IPA Strategy Debate: Who owns Consumer Insight?

Who’d have thought that the latest heavyweight bout in the Times Media sponsored IPA Strategy Group debates would end in such violent agreement?

The dispute was over ‘Who owns consumer insight, creative or media?’. In the creative corner was Orlando Hooper-Greenhill, Planning Director at BBH. For media we had Simon Jenkins, MD at OMD Europe. And our referee was Bridget Angear, Planning Director at AMV, but claiming no bias for the creative challenger.

Orlando was first up and most of the fights he picked were with the premise of the debate itself. He argued terms like ‘own’ are used too freely these days, insight is ‘earned’ not ‘owned’. He questioned the creative / media distinction too, insisting creativity is neither the preserve of the traditional creative ‘department’, nor even of the creative agency and that we should all be striving for more creative insight, wherever we work. Finally he emphasised that the best insights aren’t always born of consumers; business, brand, product, design, cultural and channel insight is often more important.

With Simon, the gloves came off. He pointed to three reasons why media agencies are more insightful. Resource: their investment in research dwarves that of their creative peers, as does the breadth and depth of their client lists. Impartiality: where a creative agency will ignore the insight that gets in the way of a good creative idea or TV solution, the media agency sticks to the best consumer answer. And talent: why would the brilliant insight hound settle for being lower down the pecking order at a creative agency when they can be top dog at a media one?

Questions from the floor included where the media owner fits in – surely they have the most informed insight about their respective medium, yet why can they get an audience with a media agency but not with a creative one?

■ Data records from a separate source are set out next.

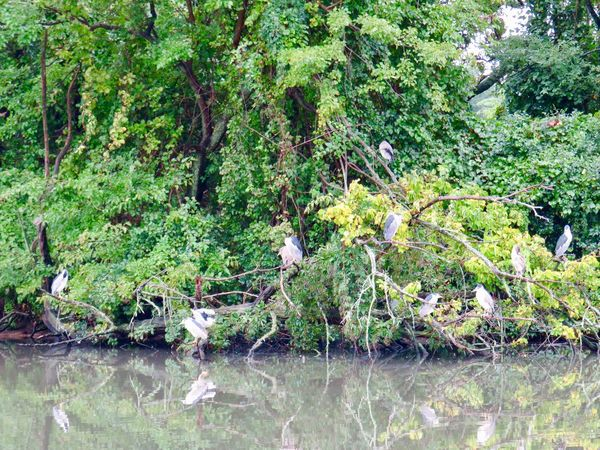 Group of heron perched in the trees at the pond green leafy trees water reflections Green Color Growth Day Scenics - Nature No People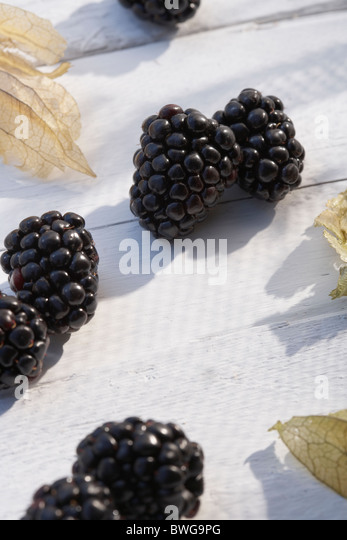 Blackberries on white table in sunshine - Stock Image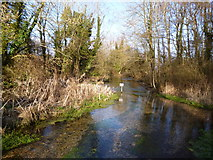 SU7251 : The River Whitewater at Deptford Bridge, Greywell by Dr Neil Clifton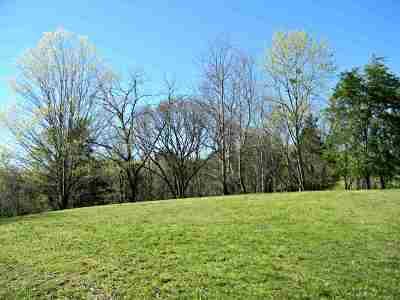 Dandridge Residential Lots & Land For Sale: 1873 Bouldercrest Drive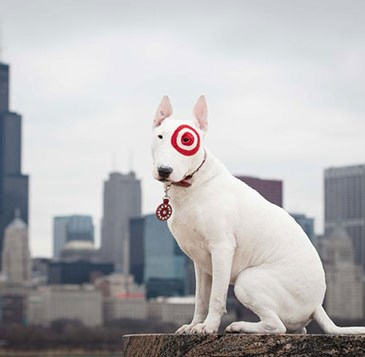 white terrier dog with red bullseye around eye poses in front of Chicago building skyline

And are media agencies really as objective as they claim, or will they sometimes allow a good media idea or proven media tool to obscure a deeper insight?

In the end we agreed to agree: insight is down to individual talent, talent which lives in both creative and media agencies and beyond. And the most powerful insights are often collaboratively arrived at and developed – it’s no accident that creatives and planners of every agency and stripe want to kiss and make-up and that the full-service agency is increasingly back in vogue.